Supplied passage ▸
========

For a precise characterization of the PCA-DA, further model parameters such as sensitivity, specificity, and precision were determined to represent the model’s performance. The parameters were calculated from the confusion matrix (s. Supplementary Material, Tab. S1) and describe the model quality. Dependent on the amount of ELS training data for each tissue type, the training spectra contribute differently to the calculation of the respective model parameters. This contribution was considered in terms of different weightings for the tissue groups. A summary of the weighted sensitivity, specificity, and precision is presented in Table 2. The Whiskbroom model shows holistic sensitivity and precision values of 98% and even exhibits a specificity of 99%. These parameters demonstrate that the model was optimized as effectively as possible with the training set. Thus, reasonable classifications of unknown ELS spectra are expected.
Pushbroom PCA-DA model
For the Pushbroom PCA-DA model, 33 EP, 24 GM, and 44 AT spectra were area-averaged in the above-described manner (“Materials and methods”). All spectra were obtained from three different mice (mouse A–C). Exemplary Pushbroom spectra of each tissue type without any data preprocessing steps are illustrated in Fig. 6a. As mentioned above, ELS spectra show a typical sinusoidal shape overlaid by smaller scattering patterns [38] which is hardly visible in the Pushbroom spectra (Fig. 6a). Therefore, a data preprocessing is again necessary to gain the actual scattering information and remove measuring- or sample-ascribable effects, such as the y-axial intensity displacement due to varying slice thicknesses or the impact of the gold substrate on the overall spectral trend (Fig. 6A). The Pushbroom PCA-DA calculation was only accomplished with preprocessed ELS spectra (“Materials and methods”). Exemplary preprocessed spectra are illustrated in the Supplementary Material, Fig. S1b.

========

Material supplied ▸
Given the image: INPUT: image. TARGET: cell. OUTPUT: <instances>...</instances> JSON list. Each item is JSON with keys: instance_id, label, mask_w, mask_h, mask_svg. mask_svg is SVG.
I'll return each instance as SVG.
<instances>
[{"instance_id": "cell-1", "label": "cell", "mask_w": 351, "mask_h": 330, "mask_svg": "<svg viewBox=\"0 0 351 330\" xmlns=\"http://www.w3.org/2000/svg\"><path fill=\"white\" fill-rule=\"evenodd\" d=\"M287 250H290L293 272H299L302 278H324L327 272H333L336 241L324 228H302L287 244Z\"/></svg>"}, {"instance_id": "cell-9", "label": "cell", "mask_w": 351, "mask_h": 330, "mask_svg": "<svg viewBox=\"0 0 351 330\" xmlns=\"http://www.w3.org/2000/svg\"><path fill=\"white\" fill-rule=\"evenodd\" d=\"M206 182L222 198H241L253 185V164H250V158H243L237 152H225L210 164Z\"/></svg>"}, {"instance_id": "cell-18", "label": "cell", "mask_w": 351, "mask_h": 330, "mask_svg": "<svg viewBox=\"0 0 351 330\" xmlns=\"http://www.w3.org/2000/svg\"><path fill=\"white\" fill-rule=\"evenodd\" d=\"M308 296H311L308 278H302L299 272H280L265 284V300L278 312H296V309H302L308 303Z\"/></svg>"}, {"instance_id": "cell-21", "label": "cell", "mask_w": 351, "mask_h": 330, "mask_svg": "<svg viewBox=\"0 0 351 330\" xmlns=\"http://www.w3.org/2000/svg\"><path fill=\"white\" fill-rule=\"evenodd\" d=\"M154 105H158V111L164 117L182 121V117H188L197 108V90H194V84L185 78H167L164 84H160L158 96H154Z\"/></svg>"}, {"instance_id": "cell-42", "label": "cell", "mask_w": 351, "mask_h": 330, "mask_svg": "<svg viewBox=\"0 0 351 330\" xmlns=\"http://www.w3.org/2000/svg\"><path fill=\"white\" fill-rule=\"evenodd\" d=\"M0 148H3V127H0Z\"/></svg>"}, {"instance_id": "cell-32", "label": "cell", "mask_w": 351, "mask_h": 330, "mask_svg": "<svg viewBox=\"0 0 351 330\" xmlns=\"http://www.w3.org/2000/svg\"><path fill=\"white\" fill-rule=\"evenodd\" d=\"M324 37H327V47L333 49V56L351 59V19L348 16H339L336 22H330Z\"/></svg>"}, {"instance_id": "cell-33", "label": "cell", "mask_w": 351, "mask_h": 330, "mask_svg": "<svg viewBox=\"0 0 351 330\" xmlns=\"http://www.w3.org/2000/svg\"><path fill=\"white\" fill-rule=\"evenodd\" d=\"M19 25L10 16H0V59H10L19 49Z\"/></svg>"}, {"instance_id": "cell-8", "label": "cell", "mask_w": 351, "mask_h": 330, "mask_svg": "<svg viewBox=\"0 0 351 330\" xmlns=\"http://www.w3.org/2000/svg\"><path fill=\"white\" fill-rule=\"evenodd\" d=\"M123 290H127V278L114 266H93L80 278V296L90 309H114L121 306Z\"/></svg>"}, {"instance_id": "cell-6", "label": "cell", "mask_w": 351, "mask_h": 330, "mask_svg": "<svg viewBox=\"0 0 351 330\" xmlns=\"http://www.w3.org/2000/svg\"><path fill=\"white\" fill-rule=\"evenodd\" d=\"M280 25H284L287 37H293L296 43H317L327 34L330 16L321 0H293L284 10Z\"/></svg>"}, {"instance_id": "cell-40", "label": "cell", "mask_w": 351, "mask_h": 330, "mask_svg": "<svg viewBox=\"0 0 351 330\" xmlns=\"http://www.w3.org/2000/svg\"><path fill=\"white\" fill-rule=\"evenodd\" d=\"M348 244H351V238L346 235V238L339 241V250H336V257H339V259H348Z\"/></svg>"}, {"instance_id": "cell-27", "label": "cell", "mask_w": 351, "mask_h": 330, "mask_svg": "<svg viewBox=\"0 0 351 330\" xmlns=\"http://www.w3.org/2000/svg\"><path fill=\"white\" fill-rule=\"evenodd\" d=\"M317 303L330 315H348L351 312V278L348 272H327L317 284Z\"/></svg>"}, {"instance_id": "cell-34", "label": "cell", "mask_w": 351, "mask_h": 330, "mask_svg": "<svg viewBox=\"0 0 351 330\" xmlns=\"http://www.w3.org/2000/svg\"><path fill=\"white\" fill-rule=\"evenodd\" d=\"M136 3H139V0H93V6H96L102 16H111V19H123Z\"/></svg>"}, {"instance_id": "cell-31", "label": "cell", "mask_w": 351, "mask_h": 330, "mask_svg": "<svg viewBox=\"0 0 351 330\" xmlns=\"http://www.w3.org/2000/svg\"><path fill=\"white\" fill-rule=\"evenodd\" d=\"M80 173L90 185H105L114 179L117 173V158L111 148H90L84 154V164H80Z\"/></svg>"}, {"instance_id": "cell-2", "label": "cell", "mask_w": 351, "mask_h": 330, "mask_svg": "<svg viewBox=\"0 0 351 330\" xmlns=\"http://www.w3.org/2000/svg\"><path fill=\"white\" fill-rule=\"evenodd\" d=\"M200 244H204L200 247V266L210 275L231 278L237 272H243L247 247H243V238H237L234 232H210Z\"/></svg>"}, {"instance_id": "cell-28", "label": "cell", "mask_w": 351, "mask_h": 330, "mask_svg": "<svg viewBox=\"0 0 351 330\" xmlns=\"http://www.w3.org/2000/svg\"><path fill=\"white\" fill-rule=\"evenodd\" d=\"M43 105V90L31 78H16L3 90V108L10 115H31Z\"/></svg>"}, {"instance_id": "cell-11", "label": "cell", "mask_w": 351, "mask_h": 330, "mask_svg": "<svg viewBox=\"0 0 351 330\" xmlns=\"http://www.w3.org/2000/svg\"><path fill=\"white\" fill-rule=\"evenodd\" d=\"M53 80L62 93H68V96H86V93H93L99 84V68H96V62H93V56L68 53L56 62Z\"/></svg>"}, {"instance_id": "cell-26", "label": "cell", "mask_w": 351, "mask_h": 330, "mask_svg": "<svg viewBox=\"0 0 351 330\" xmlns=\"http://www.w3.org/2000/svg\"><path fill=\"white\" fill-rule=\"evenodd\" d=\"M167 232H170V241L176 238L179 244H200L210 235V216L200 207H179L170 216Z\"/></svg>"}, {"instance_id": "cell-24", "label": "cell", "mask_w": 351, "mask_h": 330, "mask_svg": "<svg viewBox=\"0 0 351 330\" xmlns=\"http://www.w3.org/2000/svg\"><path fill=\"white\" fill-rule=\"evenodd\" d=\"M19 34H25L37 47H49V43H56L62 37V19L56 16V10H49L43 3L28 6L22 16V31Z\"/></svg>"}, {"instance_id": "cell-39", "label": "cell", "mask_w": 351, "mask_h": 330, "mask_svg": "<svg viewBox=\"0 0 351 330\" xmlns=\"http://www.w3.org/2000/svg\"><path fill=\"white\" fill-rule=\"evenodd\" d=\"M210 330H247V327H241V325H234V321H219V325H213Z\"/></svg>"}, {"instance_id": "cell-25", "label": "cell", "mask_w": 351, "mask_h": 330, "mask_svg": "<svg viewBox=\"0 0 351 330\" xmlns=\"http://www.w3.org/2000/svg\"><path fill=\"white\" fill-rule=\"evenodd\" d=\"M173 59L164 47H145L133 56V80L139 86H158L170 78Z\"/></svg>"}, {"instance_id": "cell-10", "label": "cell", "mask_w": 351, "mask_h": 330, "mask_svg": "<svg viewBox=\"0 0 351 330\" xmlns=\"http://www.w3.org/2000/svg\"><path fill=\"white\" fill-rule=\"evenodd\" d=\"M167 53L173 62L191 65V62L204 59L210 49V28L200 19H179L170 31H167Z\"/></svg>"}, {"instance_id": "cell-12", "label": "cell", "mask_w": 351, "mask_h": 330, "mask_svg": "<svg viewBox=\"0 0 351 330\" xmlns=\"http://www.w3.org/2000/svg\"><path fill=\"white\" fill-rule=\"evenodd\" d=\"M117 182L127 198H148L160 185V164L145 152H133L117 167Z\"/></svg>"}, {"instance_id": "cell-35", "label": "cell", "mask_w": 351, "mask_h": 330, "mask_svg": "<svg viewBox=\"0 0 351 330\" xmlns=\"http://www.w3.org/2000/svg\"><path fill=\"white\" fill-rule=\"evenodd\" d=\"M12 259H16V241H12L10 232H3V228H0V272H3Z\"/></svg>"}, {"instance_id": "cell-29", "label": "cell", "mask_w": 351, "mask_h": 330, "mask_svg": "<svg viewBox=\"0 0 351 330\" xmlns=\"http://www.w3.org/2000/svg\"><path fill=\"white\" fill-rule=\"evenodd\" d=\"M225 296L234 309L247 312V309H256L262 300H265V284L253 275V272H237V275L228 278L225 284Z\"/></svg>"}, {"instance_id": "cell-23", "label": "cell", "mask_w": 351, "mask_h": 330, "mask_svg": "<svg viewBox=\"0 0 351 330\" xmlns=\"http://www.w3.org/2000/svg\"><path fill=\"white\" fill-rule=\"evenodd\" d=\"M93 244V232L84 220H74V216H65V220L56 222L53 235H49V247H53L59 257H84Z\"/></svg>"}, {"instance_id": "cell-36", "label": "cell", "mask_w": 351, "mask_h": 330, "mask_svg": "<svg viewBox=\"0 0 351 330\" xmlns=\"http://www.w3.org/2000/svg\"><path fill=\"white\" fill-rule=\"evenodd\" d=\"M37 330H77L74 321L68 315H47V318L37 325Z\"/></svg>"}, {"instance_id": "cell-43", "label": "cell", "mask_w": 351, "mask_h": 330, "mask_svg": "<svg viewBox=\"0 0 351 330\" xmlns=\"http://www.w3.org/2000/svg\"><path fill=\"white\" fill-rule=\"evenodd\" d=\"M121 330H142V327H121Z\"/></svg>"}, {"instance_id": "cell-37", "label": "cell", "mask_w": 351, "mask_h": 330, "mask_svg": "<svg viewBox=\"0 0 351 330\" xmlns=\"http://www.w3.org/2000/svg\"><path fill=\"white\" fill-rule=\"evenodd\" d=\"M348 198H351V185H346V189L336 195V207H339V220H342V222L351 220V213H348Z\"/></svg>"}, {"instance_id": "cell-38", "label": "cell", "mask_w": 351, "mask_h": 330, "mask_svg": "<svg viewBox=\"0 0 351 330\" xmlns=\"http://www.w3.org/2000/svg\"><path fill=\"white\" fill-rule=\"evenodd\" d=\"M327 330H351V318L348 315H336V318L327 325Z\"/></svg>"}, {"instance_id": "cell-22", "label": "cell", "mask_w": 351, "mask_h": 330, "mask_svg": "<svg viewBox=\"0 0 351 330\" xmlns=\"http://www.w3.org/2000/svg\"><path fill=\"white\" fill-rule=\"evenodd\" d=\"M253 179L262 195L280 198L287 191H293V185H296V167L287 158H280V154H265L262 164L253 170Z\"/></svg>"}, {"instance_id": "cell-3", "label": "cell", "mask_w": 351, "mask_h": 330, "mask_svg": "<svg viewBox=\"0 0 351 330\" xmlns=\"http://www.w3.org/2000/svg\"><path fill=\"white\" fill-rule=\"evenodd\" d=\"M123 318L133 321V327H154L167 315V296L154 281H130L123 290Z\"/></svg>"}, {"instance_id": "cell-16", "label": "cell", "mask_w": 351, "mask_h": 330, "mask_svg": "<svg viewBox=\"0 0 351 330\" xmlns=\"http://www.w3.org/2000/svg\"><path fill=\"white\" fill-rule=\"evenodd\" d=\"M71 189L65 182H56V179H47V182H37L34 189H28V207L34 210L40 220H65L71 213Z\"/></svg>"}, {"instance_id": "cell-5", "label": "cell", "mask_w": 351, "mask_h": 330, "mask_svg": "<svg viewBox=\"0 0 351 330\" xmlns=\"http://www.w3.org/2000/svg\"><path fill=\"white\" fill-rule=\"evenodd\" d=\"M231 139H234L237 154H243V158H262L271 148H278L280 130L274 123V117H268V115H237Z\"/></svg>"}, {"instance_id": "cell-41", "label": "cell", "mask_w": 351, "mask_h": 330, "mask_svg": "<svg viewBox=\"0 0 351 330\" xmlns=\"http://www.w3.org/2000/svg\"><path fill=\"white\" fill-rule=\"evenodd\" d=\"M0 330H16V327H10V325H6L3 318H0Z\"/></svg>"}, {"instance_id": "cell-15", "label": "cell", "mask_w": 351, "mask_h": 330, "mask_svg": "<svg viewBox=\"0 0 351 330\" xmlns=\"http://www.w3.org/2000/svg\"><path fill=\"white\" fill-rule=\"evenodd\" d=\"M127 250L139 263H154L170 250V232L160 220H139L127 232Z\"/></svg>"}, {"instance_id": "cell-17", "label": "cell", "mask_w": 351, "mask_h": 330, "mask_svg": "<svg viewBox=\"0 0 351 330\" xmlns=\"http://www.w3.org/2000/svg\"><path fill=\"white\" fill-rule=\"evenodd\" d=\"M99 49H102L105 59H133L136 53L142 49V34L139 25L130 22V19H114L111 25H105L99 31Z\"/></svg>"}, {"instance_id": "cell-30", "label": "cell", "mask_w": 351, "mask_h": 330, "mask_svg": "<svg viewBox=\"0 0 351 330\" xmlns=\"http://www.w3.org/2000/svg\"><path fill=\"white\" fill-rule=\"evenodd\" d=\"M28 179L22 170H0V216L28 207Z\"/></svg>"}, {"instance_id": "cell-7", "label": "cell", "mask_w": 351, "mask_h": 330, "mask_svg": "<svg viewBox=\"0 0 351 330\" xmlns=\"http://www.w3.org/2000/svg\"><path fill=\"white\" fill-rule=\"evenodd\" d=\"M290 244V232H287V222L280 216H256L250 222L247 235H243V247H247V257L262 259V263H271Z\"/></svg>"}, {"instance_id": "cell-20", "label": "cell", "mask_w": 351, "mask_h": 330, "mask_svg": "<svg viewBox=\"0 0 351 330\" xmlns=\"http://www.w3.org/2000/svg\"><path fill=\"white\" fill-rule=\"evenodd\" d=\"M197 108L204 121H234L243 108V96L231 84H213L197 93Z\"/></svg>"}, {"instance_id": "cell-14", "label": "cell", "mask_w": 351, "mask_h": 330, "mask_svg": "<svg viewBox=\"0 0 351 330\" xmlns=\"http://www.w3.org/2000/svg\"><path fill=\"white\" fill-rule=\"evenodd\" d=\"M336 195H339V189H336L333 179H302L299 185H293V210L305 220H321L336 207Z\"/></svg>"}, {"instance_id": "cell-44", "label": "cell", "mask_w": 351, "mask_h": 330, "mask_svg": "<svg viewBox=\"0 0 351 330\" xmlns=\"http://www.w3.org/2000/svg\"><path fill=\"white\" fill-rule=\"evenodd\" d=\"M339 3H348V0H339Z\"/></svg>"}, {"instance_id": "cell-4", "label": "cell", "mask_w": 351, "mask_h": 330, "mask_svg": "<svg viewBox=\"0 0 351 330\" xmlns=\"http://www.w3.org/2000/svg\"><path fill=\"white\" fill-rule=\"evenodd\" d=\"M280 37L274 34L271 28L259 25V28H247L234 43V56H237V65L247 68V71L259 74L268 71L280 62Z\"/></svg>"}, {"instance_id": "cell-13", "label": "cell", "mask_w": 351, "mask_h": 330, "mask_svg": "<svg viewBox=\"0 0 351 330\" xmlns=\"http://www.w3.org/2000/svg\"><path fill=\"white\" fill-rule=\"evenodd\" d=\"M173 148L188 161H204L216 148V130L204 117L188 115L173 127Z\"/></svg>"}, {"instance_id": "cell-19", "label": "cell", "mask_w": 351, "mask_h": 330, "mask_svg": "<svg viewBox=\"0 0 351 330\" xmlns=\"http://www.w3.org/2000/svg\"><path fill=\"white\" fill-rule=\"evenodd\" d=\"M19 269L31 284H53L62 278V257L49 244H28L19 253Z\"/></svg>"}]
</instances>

========

Work to complete ▸
**1.** Rewrite the paragraph of the PCA-DA passage that begins "For the Pushbroom PCA-DA model" in shorter form, keeping its main facts.
**2.** Write the next part of the PCA-DA passage, picking up after its final sentence.
The entries have no connection to the PCA-DA passage.

Responses to the exercise ▸
**1.** For the Pushbroom PCA-DA model, 33 EP, 24 GM, and 44 AT spectra from three mice (A–C) were area-averaged. The typical sinusoidal ELS shape with smaller scattering patterns is hardly visible in the raw Pushbroom spectra. Preprocessing was therefore needed to extract the scattering information and remove measurement- and sample-related effects, such as intensity shifts from varying slice thickness and the influence of the gold substrate. Only preprocessed spectra were used for the Pushbroom PCA-DA calculation.

**2.**
PCA model based on Pushbroom data for the differentiation of EP (blue), GM (green), and AT (red). In a: exemplary ELS spectra of EP (blue), GM (green), and AT (red) are depicted without any data preprocessing steps. They are displayed as absorption spectra (-log(R)). In b: the 3D scores plot of the PCA reveals the separation of GM, EP, and AT groups by PC1, PC2, and PC4 explaining 61%, 19%, and 4% of the overall variance. It shows the importance of a third PC to achieve a distinctly improved segregation. Only preprocessed ELS spectra are considered for the PCA calculation. Preprocessing steps encompass: moving average smoothing with 47 segment points, baseline offset correction, gap derivation (1st derivative, gap size: 15 pts.), and range-normalization. In c: corresponding loadings plots for each PC of the calculated PCA. In Supplementary Material: the 2D scores plot of PC4 against PC3 as well as PC3 against PC2 with the related loadings plots are shown (Fig. S3)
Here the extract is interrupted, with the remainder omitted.